**Work task:**
Reproduce, character for character, the entries from their opening line through the line with "common name: small antelope".

**Material for the task:**

------------------------

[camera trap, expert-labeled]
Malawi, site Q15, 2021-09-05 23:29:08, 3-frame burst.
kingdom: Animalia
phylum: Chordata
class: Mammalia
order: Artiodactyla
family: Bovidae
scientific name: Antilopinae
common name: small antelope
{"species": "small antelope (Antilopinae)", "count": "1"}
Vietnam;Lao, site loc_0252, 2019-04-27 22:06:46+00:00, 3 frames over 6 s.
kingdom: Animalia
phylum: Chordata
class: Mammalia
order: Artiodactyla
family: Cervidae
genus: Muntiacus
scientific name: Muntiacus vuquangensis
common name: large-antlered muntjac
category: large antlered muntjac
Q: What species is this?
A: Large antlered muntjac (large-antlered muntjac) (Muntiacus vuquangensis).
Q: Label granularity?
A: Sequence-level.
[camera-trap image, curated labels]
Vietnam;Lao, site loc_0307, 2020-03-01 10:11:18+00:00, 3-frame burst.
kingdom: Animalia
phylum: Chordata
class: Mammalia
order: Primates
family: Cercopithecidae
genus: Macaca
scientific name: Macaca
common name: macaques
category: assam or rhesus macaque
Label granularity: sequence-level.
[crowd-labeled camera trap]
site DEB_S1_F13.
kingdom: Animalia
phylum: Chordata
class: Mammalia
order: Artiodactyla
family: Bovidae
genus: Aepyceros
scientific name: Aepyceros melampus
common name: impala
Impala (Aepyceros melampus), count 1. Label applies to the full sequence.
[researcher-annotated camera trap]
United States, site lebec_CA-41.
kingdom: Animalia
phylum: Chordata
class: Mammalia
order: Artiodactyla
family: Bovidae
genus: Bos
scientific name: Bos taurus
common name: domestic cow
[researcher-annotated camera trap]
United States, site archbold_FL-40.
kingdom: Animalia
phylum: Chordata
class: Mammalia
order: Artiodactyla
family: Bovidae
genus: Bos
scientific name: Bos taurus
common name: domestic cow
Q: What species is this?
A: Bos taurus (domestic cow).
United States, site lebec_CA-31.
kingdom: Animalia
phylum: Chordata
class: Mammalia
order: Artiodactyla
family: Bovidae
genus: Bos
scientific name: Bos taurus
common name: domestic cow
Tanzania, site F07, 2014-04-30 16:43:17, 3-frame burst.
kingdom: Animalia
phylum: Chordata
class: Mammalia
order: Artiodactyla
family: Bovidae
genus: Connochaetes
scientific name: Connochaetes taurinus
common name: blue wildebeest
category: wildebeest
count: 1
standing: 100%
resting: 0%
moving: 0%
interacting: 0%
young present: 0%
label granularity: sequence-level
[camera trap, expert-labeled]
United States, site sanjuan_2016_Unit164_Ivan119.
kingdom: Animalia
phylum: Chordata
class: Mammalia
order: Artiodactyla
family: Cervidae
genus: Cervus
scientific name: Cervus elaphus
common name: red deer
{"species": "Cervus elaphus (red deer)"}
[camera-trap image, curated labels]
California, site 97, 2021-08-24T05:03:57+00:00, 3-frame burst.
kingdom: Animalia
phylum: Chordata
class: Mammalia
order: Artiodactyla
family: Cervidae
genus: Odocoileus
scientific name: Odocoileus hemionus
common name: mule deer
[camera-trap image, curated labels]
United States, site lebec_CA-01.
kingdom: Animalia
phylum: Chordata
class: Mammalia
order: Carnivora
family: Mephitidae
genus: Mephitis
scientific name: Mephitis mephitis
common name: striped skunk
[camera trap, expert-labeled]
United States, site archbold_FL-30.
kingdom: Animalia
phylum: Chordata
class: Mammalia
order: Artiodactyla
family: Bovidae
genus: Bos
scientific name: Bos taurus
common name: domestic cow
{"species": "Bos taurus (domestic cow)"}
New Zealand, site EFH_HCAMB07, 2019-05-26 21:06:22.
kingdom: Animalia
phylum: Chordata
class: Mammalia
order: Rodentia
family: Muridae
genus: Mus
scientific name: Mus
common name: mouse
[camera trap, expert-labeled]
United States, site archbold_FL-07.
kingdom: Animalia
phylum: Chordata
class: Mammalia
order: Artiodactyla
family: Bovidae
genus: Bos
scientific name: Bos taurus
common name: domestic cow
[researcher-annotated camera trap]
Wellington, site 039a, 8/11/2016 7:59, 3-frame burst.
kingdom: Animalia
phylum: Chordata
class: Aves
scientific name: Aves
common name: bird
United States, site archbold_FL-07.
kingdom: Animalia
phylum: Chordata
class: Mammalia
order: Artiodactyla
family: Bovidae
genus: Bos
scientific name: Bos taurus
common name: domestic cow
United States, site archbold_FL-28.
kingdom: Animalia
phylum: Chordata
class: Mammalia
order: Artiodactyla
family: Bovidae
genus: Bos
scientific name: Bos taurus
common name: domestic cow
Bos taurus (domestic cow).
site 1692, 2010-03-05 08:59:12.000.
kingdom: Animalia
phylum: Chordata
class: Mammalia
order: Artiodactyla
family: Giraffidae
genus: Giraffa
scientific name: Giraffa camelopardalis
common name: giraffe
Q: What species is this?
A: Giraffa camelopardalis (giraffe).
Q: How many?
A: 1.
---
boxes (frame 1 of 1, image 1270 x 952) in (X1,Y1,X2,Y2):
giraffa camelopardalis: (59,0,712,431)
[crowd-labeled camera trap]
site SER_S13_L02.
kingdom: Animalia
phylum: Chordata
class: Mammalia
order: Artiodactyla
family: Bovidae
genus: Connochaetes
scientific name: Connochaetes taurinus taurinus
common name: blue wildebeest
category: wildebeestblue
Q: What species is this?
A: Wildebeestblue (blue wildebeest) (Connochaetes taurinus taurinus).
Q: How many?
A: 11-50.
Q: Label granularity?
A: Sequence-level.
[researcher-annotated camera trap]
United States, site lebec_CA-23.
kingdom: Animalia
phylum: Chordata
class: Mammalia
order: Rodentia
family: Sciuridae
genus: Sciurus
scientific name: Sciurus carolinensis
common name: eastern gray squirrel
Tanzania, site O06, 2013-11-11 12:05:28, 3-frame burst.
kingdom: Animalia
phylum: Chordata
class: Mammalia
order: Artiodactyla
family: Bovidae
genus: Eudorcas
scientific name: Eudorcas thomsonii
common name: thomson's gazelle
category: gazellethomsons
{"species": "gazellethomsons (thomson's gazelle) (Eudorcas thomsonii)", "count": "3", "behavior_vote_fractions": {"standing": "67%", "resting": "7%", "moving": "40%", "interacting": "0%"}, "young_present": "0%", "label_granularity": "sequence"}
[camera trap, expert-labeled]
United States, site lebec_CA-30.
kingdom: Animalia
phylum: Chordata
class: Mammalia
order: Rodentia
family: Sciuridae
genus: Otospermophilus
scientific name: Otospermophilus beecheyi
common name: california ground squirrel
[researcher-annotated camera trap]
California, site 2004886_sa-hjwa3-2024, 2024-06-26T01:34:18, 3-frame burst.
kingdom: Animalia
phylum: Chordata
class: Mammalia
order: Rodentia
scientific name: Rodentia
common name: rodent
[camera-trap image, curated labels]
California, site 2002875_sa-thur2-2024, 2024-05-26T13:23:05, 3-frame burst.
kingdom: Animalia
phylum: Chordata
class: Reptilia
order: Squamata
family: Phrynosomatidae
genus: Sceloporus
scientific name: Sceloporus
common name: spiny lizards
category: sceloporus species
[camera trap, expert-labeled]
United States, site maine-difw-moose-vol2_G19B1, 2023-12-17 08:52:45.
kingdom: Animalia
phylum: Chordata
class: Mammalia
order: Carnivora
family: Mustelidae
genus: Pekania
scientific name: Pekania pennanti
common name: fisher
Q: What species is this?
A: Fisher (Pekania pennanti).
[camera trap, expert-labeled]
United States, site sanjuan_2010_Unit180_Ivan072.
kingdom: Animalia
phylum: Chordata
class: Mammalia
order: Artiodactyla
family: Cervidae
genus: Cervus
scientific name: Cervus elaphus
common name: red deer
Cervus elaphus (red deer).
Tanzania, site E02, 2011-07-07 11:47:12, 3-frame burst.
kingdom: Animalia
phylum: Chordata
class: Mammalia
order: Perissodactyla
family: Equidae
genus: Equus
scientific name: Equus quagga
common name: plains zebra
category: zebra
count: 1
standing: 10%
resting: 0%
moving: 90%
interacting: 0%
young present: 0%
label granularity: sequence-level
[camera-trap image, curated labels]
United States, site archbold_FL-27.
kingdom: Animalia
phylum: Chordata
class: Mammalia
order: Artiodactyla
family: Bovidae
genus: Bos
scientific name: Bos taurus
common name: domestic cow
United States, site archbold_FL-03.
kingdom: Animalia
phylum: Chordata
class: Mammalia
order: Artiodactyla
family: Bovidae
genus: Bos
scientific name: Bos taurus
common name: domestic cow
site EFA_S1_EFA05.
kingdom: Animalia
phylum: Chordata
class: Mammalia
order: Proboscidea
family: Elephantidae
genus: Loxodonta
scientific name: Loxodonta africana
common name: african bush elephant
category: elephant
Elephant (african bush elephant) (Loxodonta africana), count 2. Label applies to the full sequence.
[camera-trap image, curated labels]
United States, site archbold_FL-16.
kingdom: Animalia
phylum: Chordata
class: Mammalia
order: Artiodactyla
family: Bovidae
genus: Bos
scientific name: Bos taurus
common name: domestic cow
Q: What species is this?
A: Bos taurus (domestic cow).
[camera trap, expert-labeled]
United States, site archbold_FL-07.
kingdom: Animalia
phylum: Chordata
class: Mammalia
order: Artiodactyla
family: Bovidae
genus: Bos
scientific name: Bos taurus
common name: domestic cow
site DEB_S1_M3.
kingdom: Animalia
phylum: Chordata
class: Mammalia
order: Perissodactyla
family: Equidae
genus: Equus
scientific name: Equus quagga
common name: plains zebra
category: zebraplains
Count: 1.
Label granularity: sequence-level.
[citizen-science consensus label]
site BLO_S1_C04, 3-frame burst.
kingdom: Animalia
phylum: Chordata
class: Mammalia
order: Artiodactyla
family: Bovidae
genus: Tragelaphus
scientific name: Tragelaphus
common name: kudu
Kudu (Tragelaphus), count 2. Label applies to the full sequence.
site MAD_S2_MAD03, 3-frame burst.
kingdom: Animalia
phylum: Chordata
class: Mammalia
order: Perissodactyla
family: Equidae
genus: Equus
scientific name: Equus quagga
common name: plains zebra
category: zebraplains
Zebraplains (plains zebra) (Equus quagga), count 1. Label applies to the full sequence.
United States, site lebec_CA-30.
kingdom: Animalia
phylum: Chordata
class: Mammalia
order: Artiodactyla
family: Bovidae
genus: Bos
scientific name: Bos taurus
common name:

------------------------

**Written response:**
[camera trap, expert-labeled]
Malawi, site Q15, 2021-09-05 23:29:08, 3-frame burst.
kingdom: Animalia
phylum: Chordata
class: Mammalia
order: Artiodactyla
family: Bovidae
scientific name: Antilopinae
common name: small antelope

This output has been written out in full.